Summer of Soul (…Or, When the Revolution Could Not Be Televised), Directed by Questlove
If there is one feature to watch from the nominated movies this year at the 94th Academy Awards it is Questlove’s “Summer of Soul.” The chills that traveled throughout my body while watching this documentary were unparalleled. What Questlove has done is exhume a piece of history that must be watched. An important documentary that shows the power of music and what it can do for a movement and culture. I felt like I was at this festival, and I felt the music and history come out the screen.
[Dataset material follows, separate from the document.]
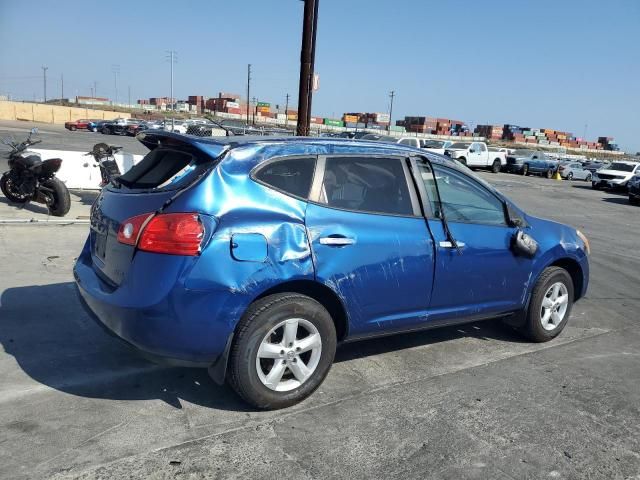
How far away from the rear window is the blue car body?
0.20ft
If you watch Summer of Soul, I recommend reading A Little Devil in America by Hanif Abdurraqib
While watching Summer of Soul I was constantly reminded of my experience with the recent collection of essays from the brilliant Hanif Abdurraqib. While the entire essay collection is undeniably a work of art, with writing that has the ability to cut, Summer of Soul brought back my memories when I got to the essay “I Would Like to Give Merry Clayton Her Roses.” Reading that essay about Merry Clayton and her powerful and echoing vocals on the song “Gimme Shelter” left me destroyed and restored me back all together. And honestly, the entire book, A Little Devil in America: Notes in Praise of Black Performance, has that effect on the reader. It is a wonderous achievement from one of our greatest living writers today. If you do get to watch Summer of Soul, which I highly recommend, I implore everyone to check out Abdurraqib’s unforgettable collection.